Even if she remains convinced that, for the moment, homosexuality remains “a political weapon in Cameroon”. Because according to her, “it is enough to decriminalize it for the party in power to lose votes, or for this party to accuse an opponent of being homosexual for the latter to lose credibility.”
Is Alice Nkom happy?
“She is always smiling and loves coquetry,” says Maximilienne Ngo Mbe, the director of Redhac, when “Mom” (her nickname) takes out her arsenal of makeup, in the middle of the meeting table, a few minutes before addressing at the BBC.

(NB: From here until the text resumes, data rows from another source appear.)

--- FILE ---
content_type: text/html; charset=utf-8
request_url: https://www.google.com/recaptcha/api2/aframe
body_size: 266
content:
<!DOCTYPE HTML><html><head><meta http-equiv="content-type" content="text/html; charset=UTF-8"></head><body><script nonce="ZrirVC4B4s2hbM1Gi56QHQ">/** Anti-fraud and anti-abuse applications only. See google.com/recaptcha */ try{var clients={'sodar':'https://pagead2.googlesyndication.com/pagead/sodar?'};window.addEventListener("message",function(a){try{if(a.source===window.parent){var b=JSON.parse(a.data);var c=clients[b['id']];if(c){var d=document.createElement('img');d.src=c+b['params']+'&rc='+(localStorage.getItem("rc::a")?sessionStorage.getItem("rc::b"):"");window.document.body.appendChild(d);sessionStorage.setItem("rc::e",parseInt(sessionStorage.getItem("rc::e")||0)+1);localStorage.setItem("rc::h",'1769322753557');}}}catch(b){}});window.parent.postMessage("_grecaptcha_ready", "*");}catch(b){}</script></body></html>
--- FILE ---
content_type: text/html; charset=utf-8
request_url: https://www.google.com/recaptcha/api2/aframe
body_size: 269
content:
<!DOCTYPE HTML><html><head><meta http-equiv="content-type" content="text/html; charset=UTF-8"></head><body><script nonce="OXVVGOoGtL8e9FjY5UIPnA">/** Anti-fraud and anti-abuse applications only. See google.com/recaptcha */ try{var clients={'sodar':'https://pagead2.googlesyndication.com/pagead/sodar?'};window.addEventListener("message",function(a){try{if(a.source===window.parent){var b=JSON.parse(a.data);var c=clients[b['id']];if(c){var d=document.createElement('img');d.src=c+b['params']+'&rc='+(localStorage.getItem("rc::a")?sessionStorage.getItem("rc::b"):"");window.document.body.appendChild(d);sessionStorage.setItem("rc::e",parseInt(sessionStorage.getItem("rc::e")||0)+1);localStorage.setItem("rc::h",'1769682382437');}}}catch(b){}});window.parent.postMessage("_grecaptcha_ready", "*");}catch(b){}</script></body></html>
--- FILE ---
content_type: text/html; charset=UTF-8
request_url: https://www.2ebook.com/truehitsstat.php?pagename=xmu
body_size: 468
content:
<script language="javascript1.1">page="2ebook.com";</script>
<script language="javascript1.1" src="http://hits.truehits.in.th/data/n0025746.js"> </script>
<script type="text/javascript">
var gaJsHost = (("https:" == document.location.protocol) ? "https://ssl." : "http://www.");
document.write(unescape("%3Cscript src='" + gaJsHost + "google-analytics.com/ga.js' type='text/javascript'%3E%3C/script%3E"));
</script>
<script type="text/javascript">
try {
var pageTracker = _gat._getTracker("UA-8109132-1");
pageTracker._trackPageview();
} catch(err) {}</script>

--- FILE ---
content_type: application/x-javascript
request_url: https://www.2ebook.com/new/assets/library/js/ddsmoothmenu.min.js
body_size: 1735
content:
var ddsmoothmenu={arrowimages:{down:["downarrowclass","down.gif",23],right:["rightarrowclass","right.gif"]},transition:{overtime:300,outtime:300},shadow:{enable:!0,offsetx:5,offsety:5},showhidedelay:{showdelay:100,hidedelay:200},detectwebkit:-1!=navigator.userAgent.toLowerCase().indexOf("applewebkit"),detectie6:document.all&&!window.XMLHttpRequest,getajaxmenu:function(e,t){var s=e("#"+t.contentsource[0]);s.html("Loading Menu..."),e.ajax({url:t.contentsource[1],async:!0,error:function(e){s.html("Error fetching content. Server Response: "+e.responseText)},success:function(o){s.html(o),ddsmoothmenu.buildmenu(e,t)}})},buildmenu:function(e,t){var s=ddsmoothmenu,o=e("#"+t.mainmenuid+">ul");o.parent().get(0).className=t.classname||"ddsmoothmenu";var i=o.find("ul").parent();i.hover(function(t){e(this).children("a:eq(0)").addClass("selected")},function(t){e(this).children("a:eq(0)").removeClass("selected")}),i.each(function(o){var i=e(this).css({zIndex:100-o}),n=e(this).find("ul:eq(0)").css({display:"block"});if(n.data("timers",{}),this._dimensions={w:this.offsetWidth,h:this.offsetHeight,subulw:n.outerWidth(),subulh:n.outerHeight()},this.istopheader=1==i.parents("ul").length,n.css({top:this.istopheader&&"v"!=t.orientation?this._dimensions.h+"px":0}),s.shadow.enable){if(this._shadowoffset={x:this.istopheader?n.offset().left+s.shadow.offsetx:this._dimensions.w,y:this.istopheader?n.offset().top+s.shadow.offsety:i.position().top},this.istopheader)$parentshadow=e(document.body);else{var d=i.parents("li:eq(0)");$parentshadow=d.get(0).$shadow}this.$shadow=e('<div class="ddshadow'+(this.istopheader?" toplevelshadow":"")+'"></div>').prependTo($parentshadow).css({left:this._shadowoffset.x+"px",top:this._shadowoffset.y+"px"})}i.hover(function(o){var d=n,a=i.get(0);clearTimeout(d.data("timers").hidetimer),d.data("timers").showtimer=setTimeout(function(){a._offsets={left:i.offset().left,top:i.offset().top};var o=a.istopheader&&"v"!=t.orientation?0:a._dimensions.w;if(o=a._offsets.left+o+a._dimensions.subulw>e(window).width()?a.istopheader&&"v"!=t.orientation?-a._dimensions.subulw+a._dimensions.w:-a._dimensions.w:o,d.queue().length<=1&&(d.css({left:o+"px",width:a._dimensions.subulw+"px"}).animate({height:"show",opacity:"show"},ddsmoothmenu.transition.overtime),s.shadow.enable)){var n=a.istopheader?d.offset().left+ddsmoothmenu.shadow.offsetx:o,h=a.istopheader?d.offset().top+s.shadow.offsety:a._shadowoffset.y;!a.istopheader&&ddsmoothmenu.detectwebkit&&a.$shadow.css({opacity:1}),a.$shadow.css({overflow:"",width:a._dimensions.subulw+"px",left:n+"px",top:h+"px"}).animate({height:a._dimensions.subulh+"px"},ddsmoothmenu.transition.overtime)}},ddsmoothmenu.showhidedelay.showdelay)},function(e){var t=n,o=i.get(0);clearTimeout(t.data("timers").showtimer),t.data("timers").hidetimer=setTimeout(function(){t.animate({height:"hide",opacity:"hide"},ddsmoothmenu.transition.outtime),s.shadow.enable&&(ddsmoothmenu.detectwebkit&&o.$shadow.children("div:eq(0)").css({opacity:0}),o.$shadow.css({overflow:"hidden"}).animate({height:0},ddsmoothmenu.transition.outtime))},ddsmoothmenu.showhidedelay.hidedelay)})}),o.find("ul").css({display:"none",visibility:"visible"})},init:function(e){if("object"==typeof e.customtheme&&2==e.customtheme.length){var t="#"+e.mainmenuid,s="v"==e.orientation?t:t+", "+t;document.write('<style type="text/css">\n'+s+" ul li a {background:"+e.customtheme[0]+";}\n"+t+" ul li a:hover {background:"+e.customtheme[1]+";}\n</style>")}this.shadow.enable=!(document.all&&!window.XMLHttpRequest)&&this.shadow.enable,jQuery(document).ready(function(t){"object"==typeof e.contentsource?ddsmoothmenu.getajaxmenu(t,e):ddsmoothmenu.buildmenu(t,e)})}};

Dripping with sweat in the humid heat of Douala, her expression darkens when asked to respond to those who believe that she encourages “other people’s children” towards sexual activity still considered unnatural in Cameroon.
“Do I know their children? These are hollow arguments, devoid of any meaning. No individual should consider a homosexual as a half-citizen. In any case, I will never leave them alone, I will defend them always.”
She raises her voice and strengthens it when it comes to talking about her condition to herself, as a mother of children (we implied that she was heterosexual when asking the question), and a lawyer of the homosexual cause.
“I don’t talk about my private life,” she says firmly.
Before continuing, “I have never asked my children if one of them is homosexual or not, I told them I don’t even want to know”
Winner of several awards for her commitment to LGBT rights in Cameroon, Alice Nkom says she is happy with the profession she exercises.
“I am happy today to bring people a little of their dignity lost because of people’s jeers, because of the rigor of the false laws of the Republic,” she concludes.